Remarquez qu’il n’y a aucune mention des domaines dans lesquels un individu peut rencontrer des difficultés dans chacun de ces exemples. L’attribution de tâches en fonction des points forts permet aux membres de s’épanouir dans leur travail. Il n’y aura aucune crainte de ne pas être à la hauteur de la communauté, car chacun est censé contribuer de la meilleure façon possible. Il y aura toujours des individus dotés de dons qui les rendront mieux adaptés à un rôle particulier, mais cela ne rendra pas les dons des autres moins importants.
Réflexion sur l’avenir
En réfléchissant à mon parcours, j’ai remarqué que les gens de ma communauté ne me considéraient pas comme différent. Ils me considéraient comme un membre talentueux et fort de la communauté et n’ont jamais cessé de m’encourager. Les institutions du monde occidental m’ont fait honte de mes dons. Les systèmes scolaires publics et les lieux de travail pensaient qu’il était nécessaire de standardiser le cerveau humain, l’un des organes les plus complexes et les plus diversifiés.
Les peuples autochtones ont survécu et prospéré sur ces terres pendant des milliers d’années avant que les colons européens ne traversent l’océan Atlantique et n’entrent en Amérique du Nord (Forster et al., 1996).
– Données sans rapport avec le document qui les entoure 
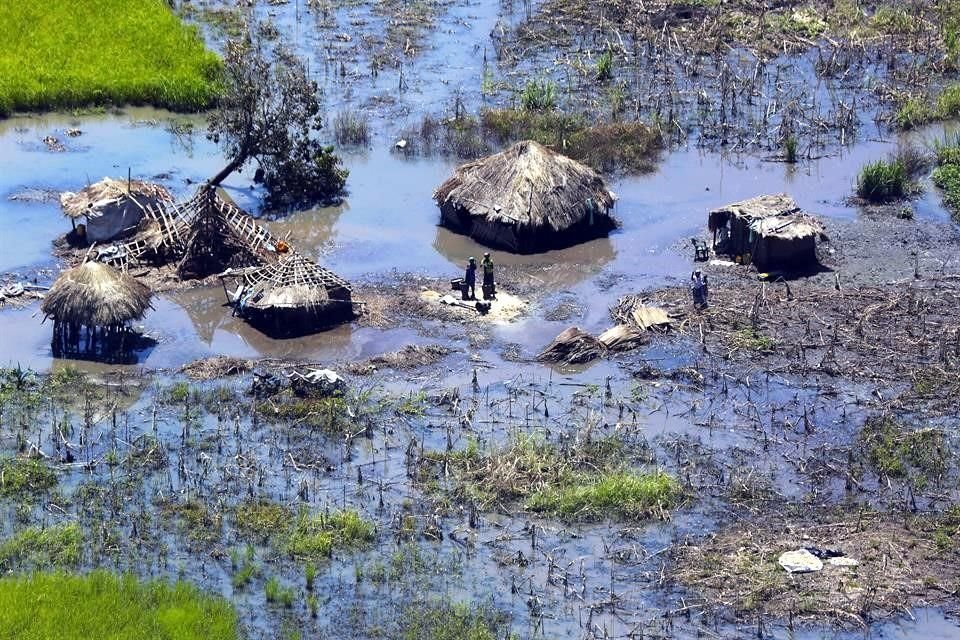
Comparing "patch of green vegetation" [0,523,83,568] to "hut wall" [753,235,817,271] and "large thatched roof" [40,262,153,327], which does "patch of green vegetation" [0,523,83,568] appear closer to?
"large thatched roof" [40,262,153,327]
Leurs enseignements et traditions, tels que les enseignements de leurs grands-pères, leur ont donné les compétences nécessaires pour vivre en harmonie avec les autres êtres. Les petites communautés offraient une plateforme propice à l’épanouissement de la diversité, où tous les dons étaient acceptés et valorisés. Le monde occidental a du mal à accepter tous les types de diversité parce que les gens sont déterminés à inscrire leur esprit dans une norme impossible.
Nous ne vivrons jamais en paix tant que nous n’accepterons pas que toutes les vies soient égales. Tant qu’une vie est considérée comme plus importante qu’une autre, il n’y a ni amour, ni respect, ni humilité. Nous ne pouvons pas apprendre les uns des autres si nous n’apprécions pas la sagesse de chacun. Sans le courage d’être nous-mêmes, nous sommes obligés de nous cacher derrière des masques de malhonnêteté. Et sans le reste des enseignements, nous perdons de vue la vérité. C’est grâce à cette approche que nous devons nous élever et regarder au-delà de nos défis et en utilisant les enseignements de nos grands-pères, cela nous aidera, comme je l’ai réfléchi en moi-même en regardant à l’intérieur (Figure 9.1).
Regarder à l’intérieur en suivant les sept enseignements de mes grands-pères, 2024.